Los primeros días han estado plagados de propuestas irreverentes, muy del gusto del electorado más fanático y reaccionario. Entre ellas se citan la expulsión inmediata de inmigrantes irregulares, la imposición de aranceles contra México, Canadá o China, entre otros países, así como la promesa de conquista, cual emperador romano, de territorios estratégicos para satisfacer sus intereses económicos. Estas medidas, aunque todavía inefectivas y en ocasiones frenadas por los tribunales, vuelven a colocar a la Unión Europea, principal socio del gigante norteamericano, en una situación delicada, ya experimentada con menor peligrosidad de 2016 a 2020.
Porque sí, contra el continente Trump también ha mostrado su ferocidad, amenazando con frenar inversiones, anteponer sus productos sobre los europeos, aplicar impuestos desmedidos o abandonar la protección del viejo mundo, enmarcada dentro de la OTAN, presente desde el final de la Segunda Guerra Mundial.
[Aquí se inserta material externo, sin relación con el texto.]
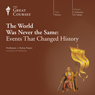The World Was Never the Same: Events That Changed History Audiobook, by The Great Courses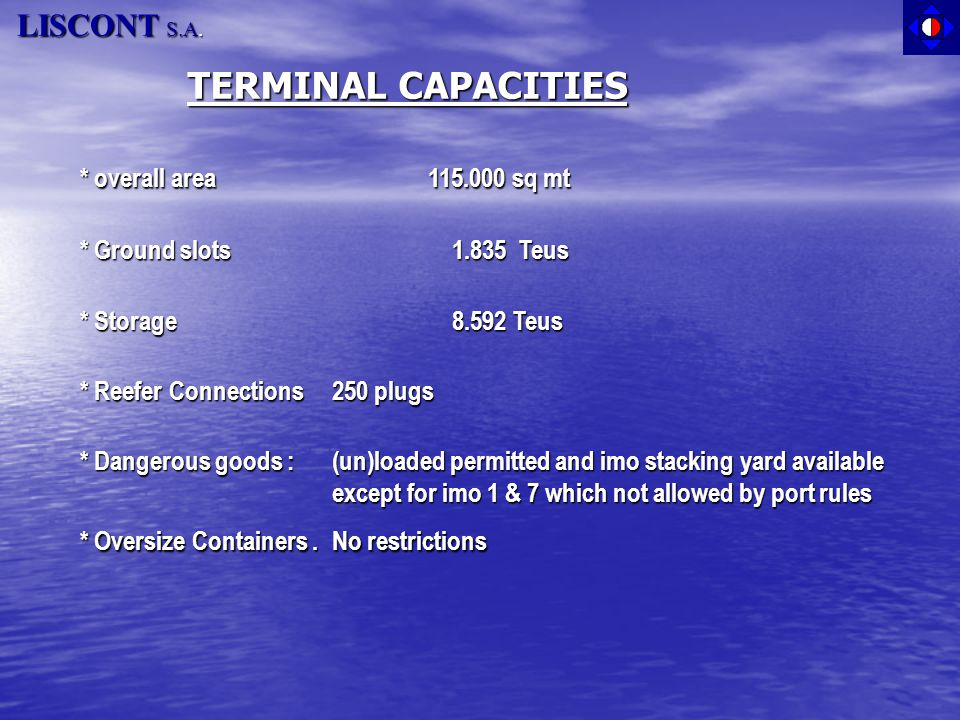 TERMINAL CAPACITIES * overall area 115.000 sq mt * overall area 115.000 sq mt * Ground slots 1.835 Teus * Storage 8.592 Teus * Reefer Connections250 p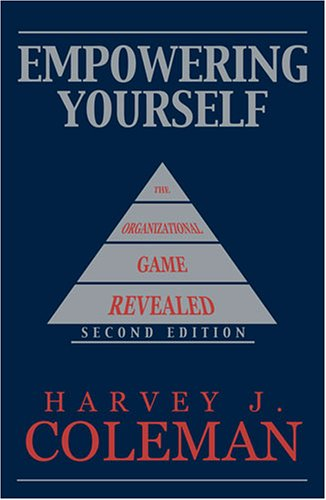 9780757522949: Empowering Yourself: The Organizational Game Revealed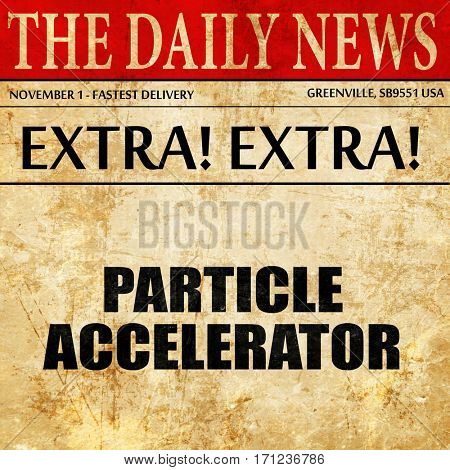 particle accelerator, article text in newspaper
Ante esta escalada, las instituciones comunitarias tenían la posibilidad de aplicar la clásica respuesta mesurada, rayando la sumisión más insoportable, o de tomarse en serio su papel como potencia global democrática, alejada por ahora, no sin sobresaltos, de los cantos de sirena autoritarios crecientes en el tablero internacional. Viendo las primeras declaraciones desde Davos y Bruselas, parece que se inicia un cambio de tercio y que la durmiente Europa comienza a desperezarse tras décadas de parálisis y falta de reflejos.
Los objetivos son claros: proteger los productos europeos, aumentar la inversión en defensa, dibujar y establecer unas nuevas relaciones globales, en especial con el hoy desleal socio principal americano, apostar por la tecnología y todo ello sin desmarcarse del clásico multilateralismo.
Un menú muy completo, que responde al baño de realidad recibido tras la reelección del amenazante magnate republicano. Teorizando siempre hemos destacado los europeos, pero el contrapunto práctico se nos suele atragantar. En las próximas semanas y meses habremos de estructurar un plan a futuro que garantice la unidad y la financiación. Un magno listado de medidas ambiciosas que demuestren que el partido continúa y que, aunque sea en prórroga y penaltis, se puede disputar la liga a los gigantes rusos, chino y estadounidense.
La llave del mundo libre ya no la posee Washington en exclusiva. Hoy es Europa, junto con otros socios democráticos en una variedad de latitudes, quienes parecen más decididos a salvar el sistema de las garras de unos megalómanos sin ética ni responsabilidad. Es el momento de que el continente donde nació la Democracia mueva ficha, recupere su peso y contribuya a moldear el nuevo orden mundial.